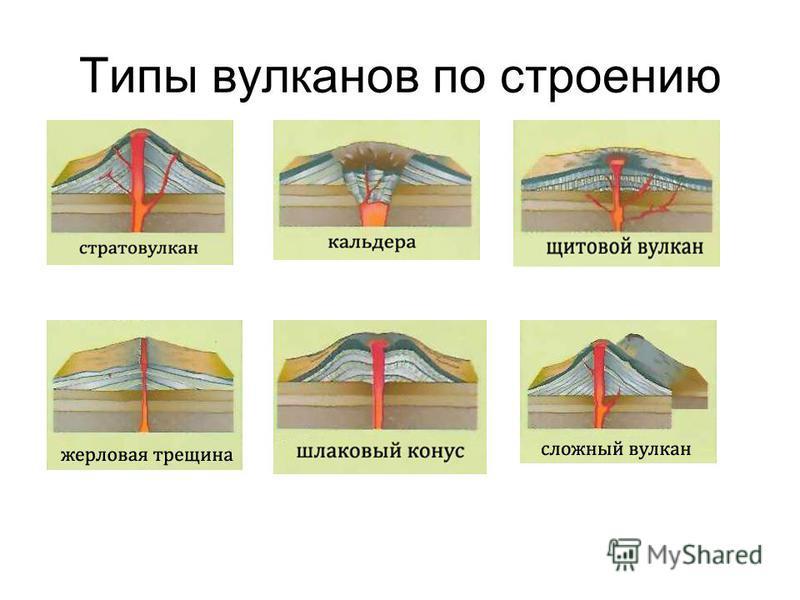 Типы вулканов по строению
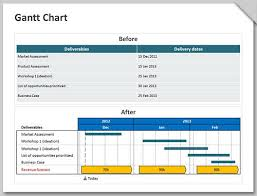 Think Cell Chart Creation And Support For Powerpoint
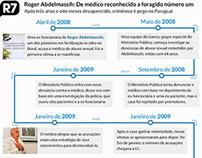 Roger Abdelmassih: de médico conhecido a foragido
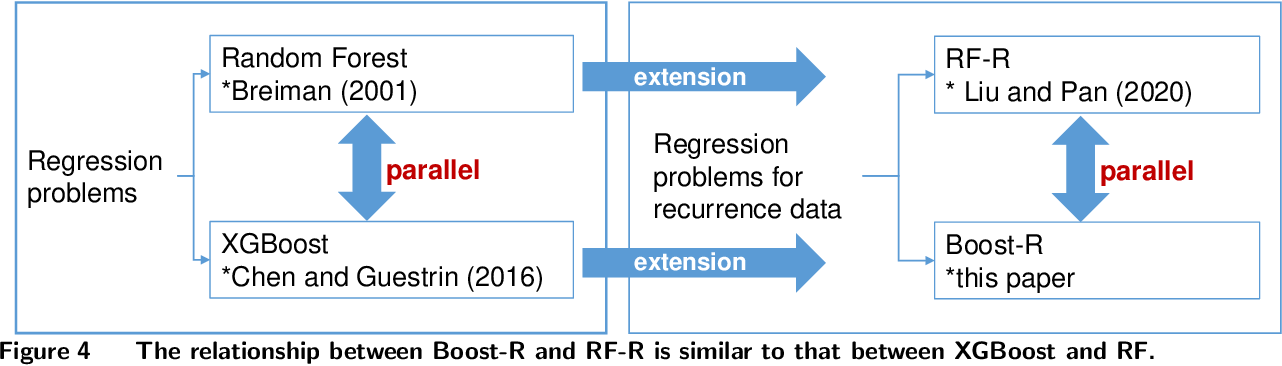 Figure 4 for Boost-R: Gradient Boosted Trees for Recurrence Data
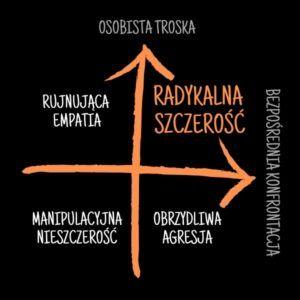 Radykalna szczerość - Model radykalnej szczerości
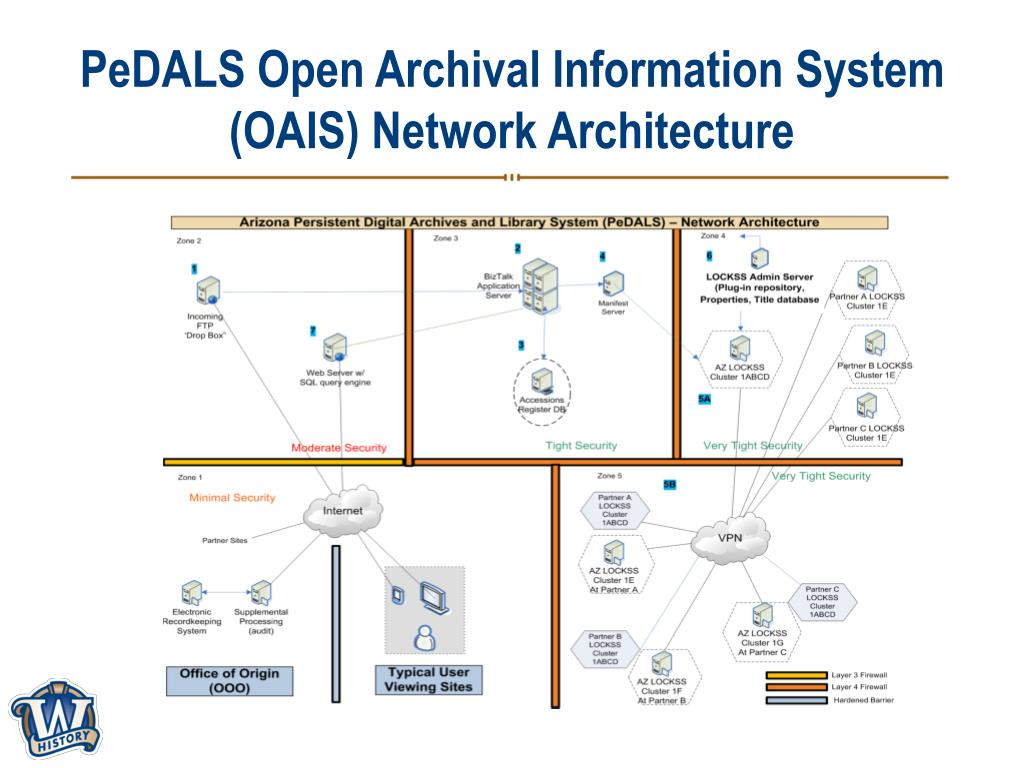 PeDALS Open Archival Information System (OAIS) Network Architecture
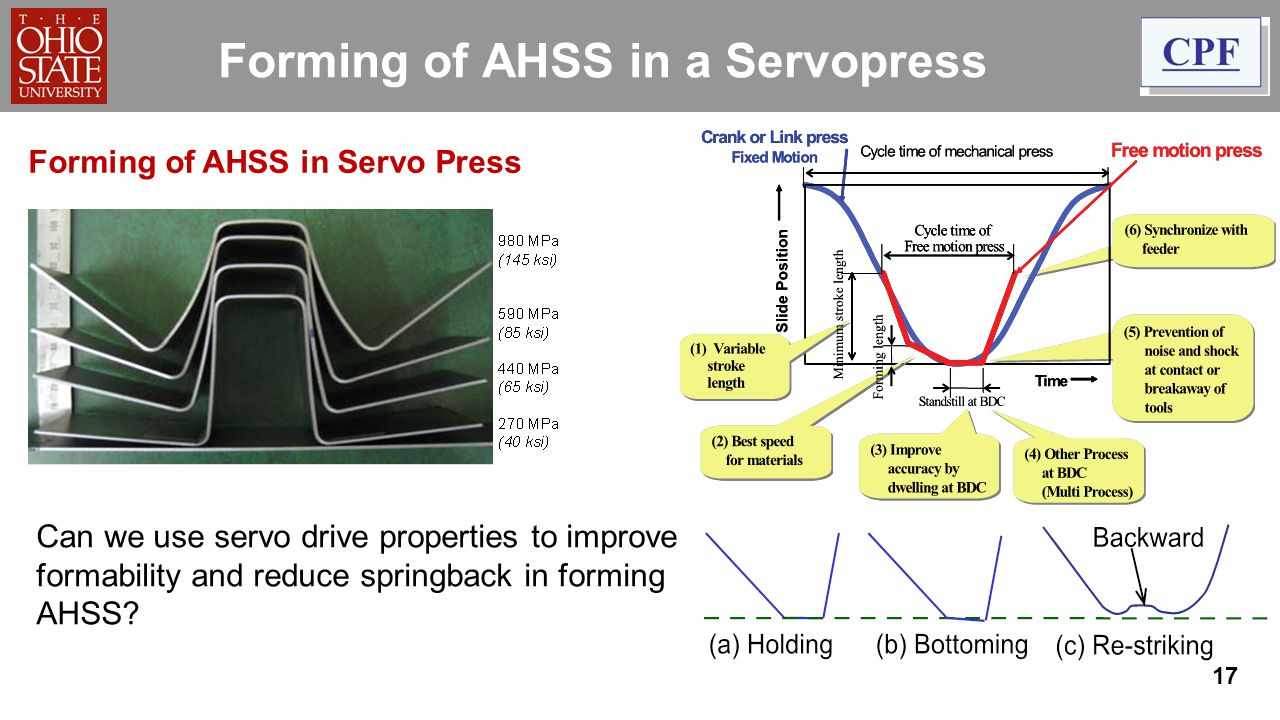 17 Forming of AHSS in a Servopress Forming of AHSS in Servo Press Can we use servo drive properties to improve formability and reduce springback in forming AHSS
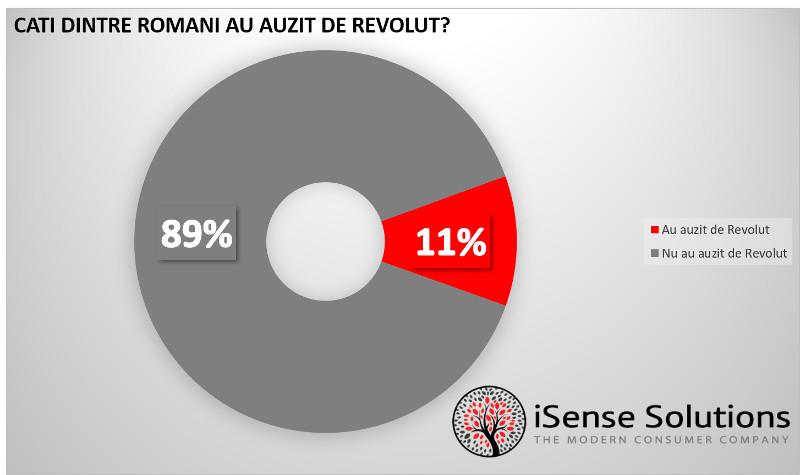 români au auzit de Revolut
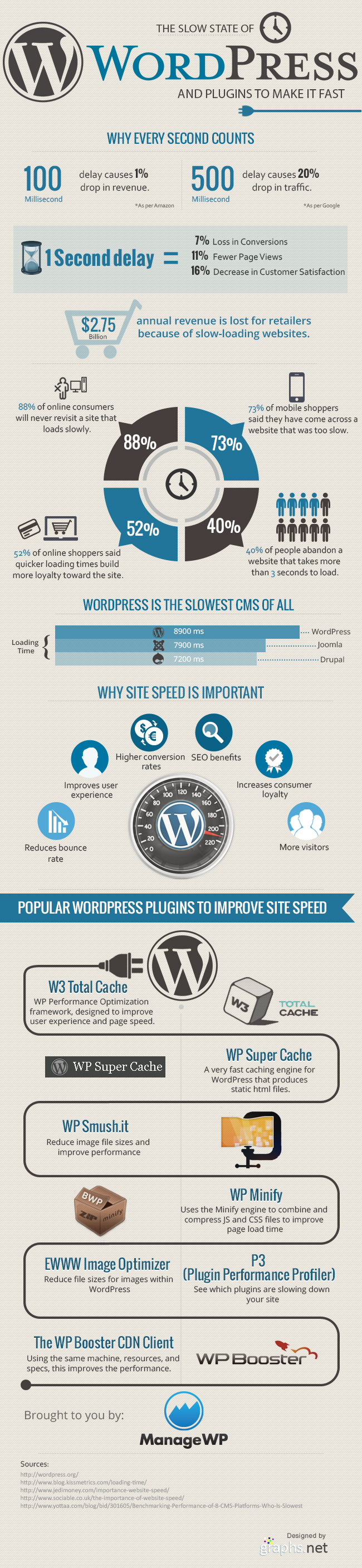 The-Slow-state-of-WordPress-and-Plugins-to-make-it-fast2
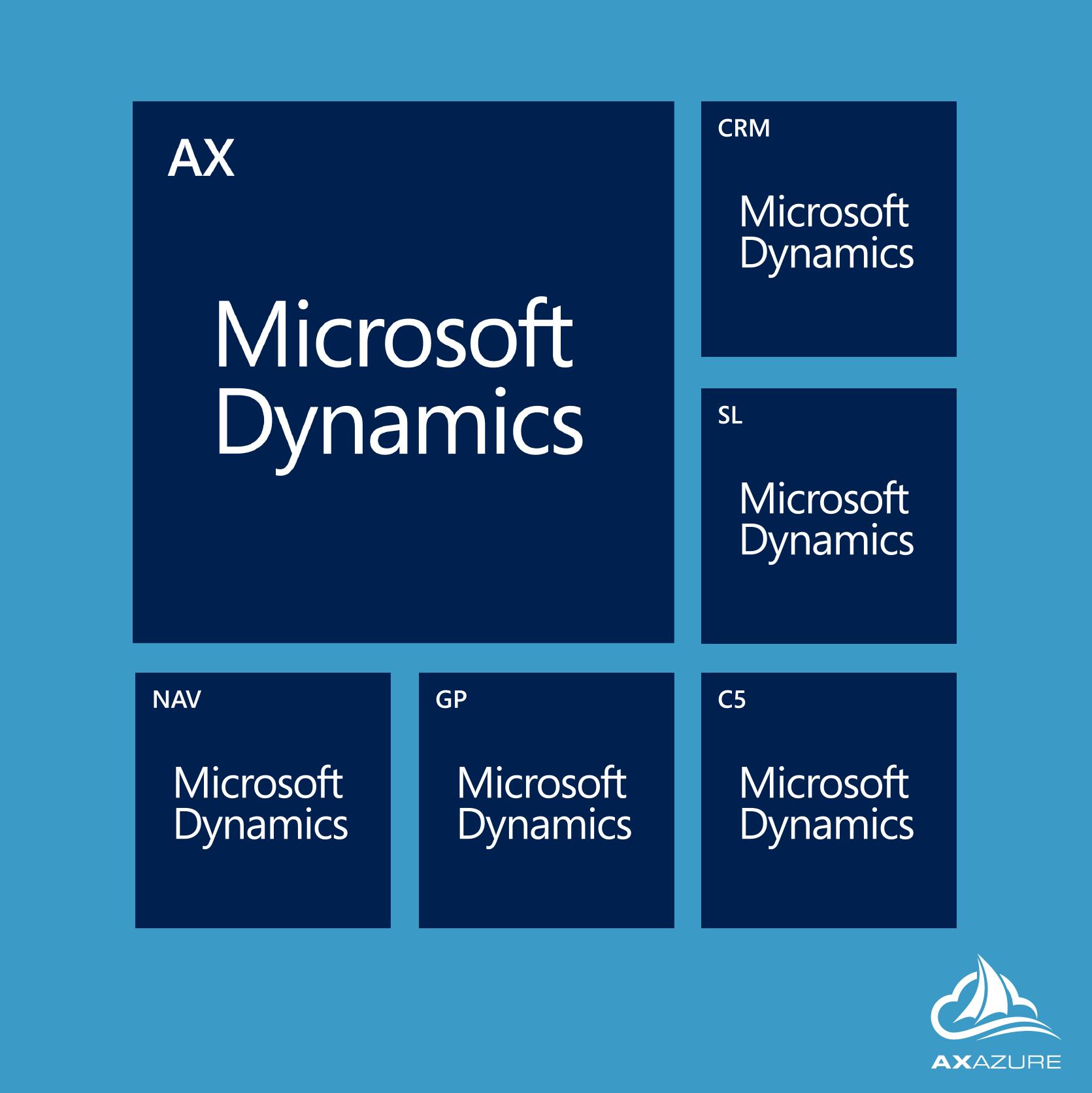 ¡Tormenta! Las velas de Microsoft Dynamics han volado
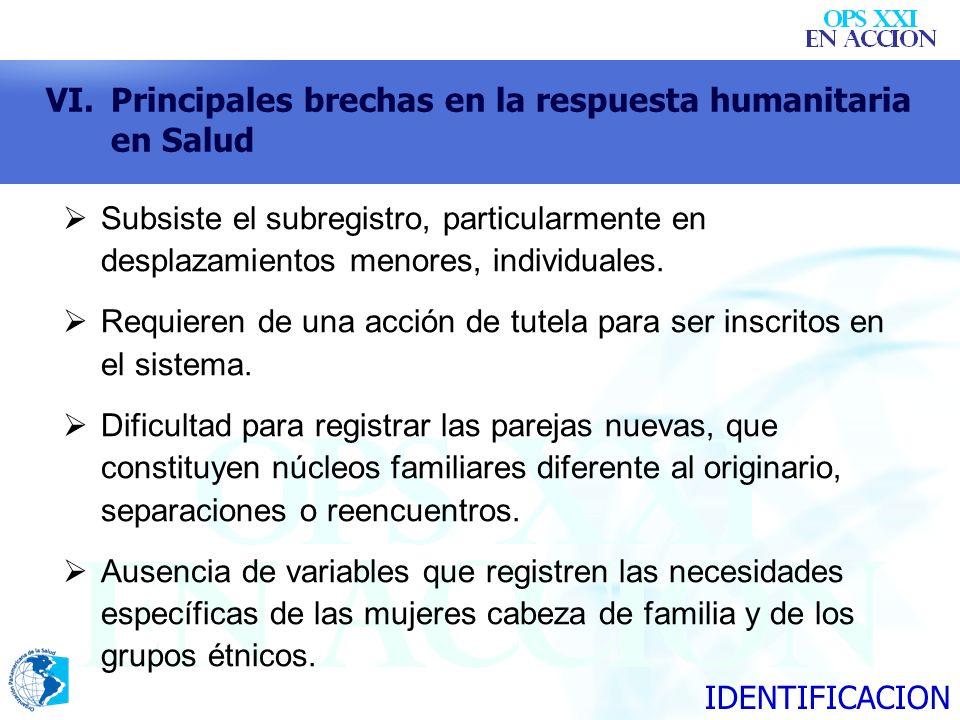 VI.Principales brechas en la respuesta humanitaria en Salud Subsiste el subregistro, particularmente en desplazamientos menores, individuales. Requier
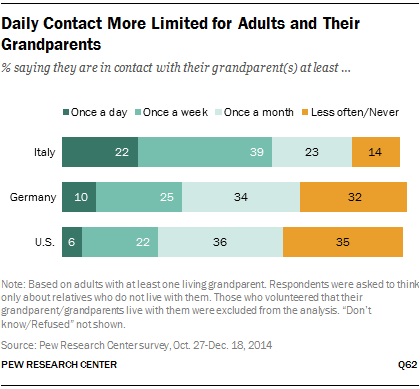 Daily Contact More Limited for Adults and Their Grandparents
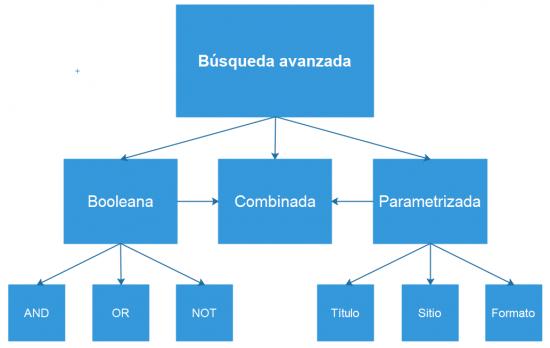 Diagrama de los tres tipos de búsqueda avanzada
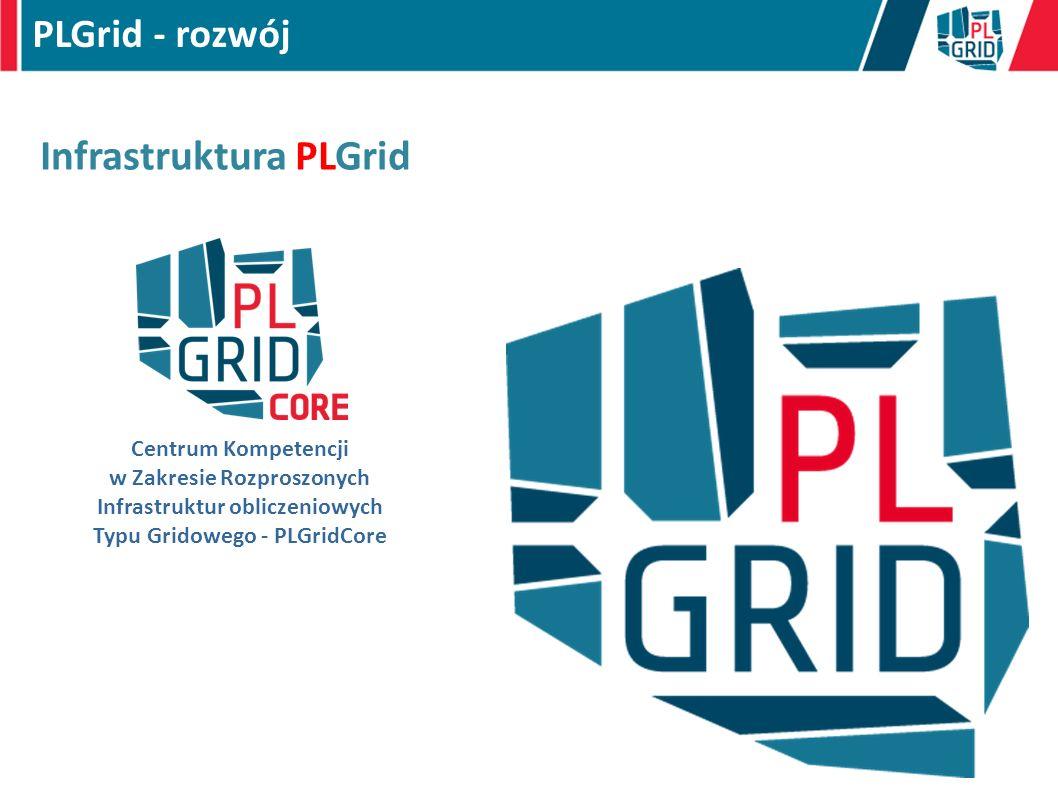 Infrastruktura PLGrid Centrum Kompetencji w Zakresie Rozproszonych Infrastruktur obliczeniowych Typu Gridowego - PLGridCore PLGrid - rozwój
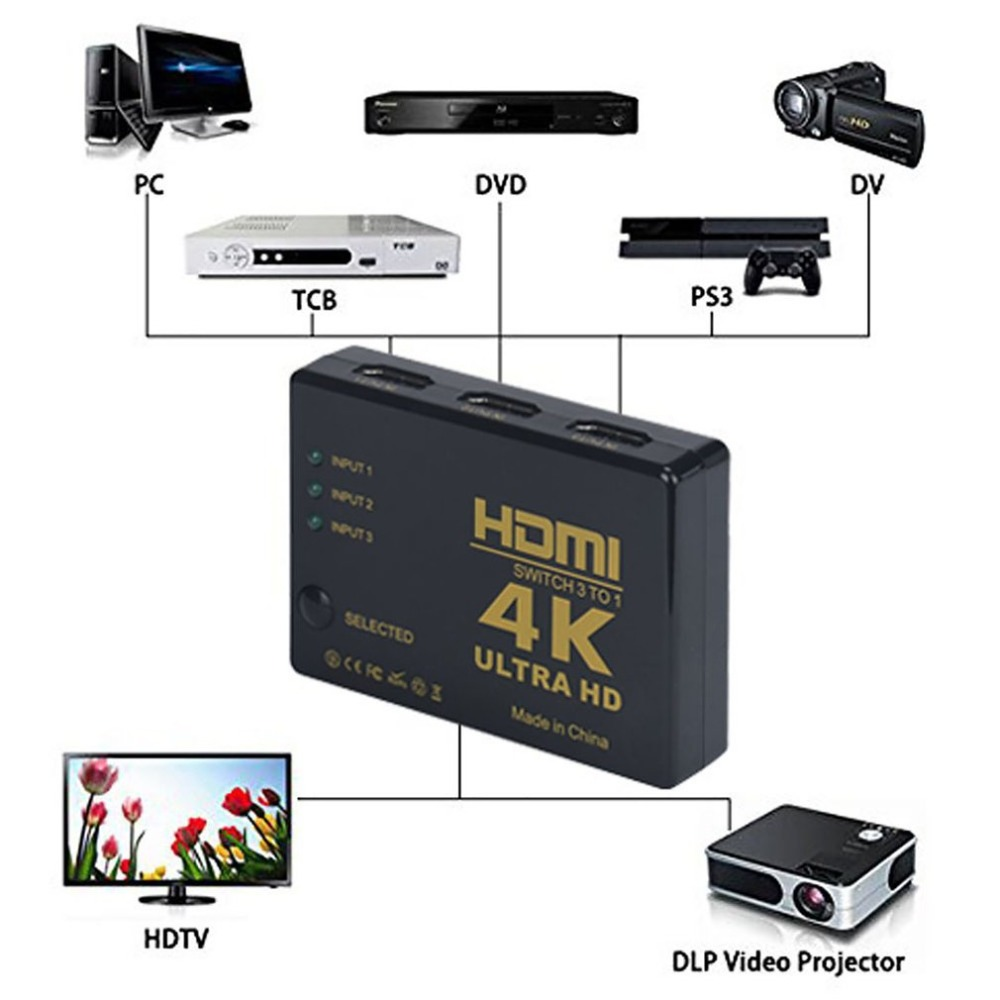 Kvm-switches 2 K Mit Ir Fernbedienung Und 1,5 Meter Usb Power Kabel Herrlich Intelligente 3x1 3-port Hdmi Switch Box Switcher Splitter Hub 4 K Computer-peripheriegeräte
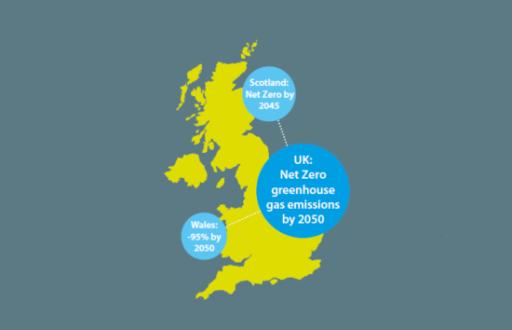Infografika k výstupům Nezávislé Komise pro klimatické změny v UK (CCC). Zdroj: CCC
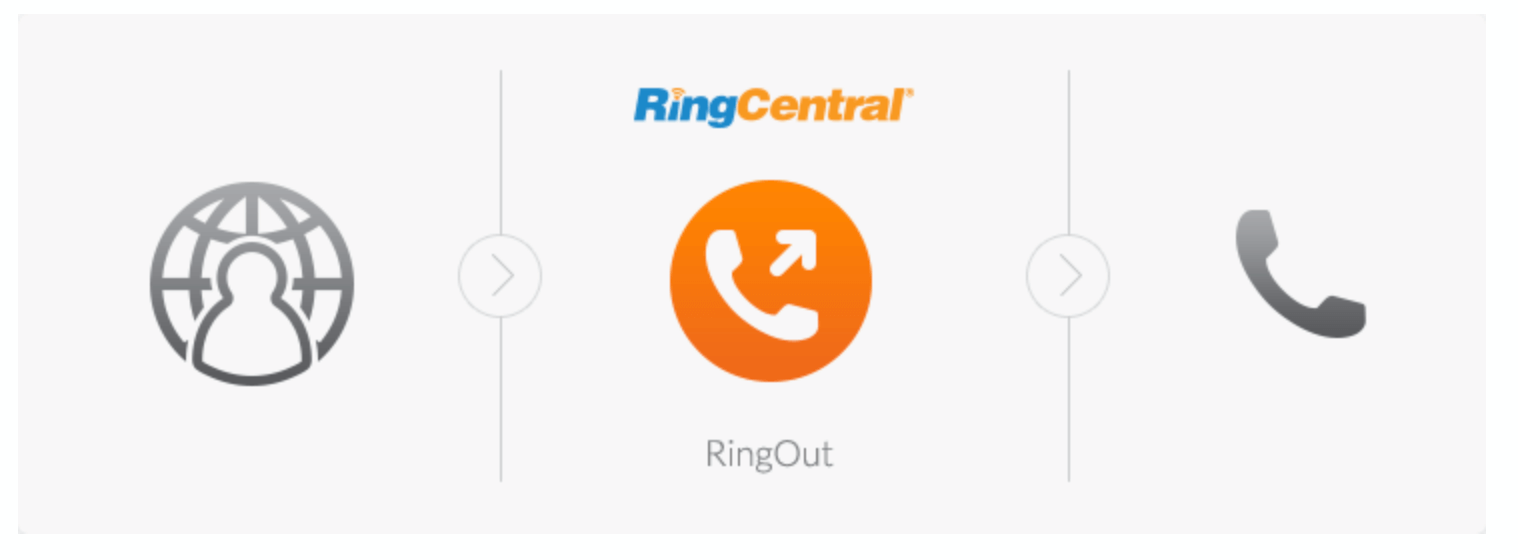 ringcentral calling app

_ _ _ _ _

## Exercise requirements
Without any picture, return exactly the lines of the records above from the first through the line that contains "The-Slow-state-of-WordPress-and-Plugins-to-make-it-fast2".

## Expected answer
 Типы вулканов по строению
 Think Cell Chart Creation And Support For Powerpoint
 Roger Abdelmassih: de médico conhecido a foragido
 Figure 4 for Boost-R: Gradient Boosted Trees for Recurrence Data
 Radykalna szczerość - Model radykalnej szczerości
 PeDALS Open Archival Information System (OAIS) Network Architecture
 17 Forming of AHSS in a Servopress Forming of AHSS in Servo Press Can we use servo drive properties to improve formability and reduce springback in forming AHSS
 români au auzit de Revolut
 The-Slow-state-of-WordPress-and-Plugins-to-make-it-fast2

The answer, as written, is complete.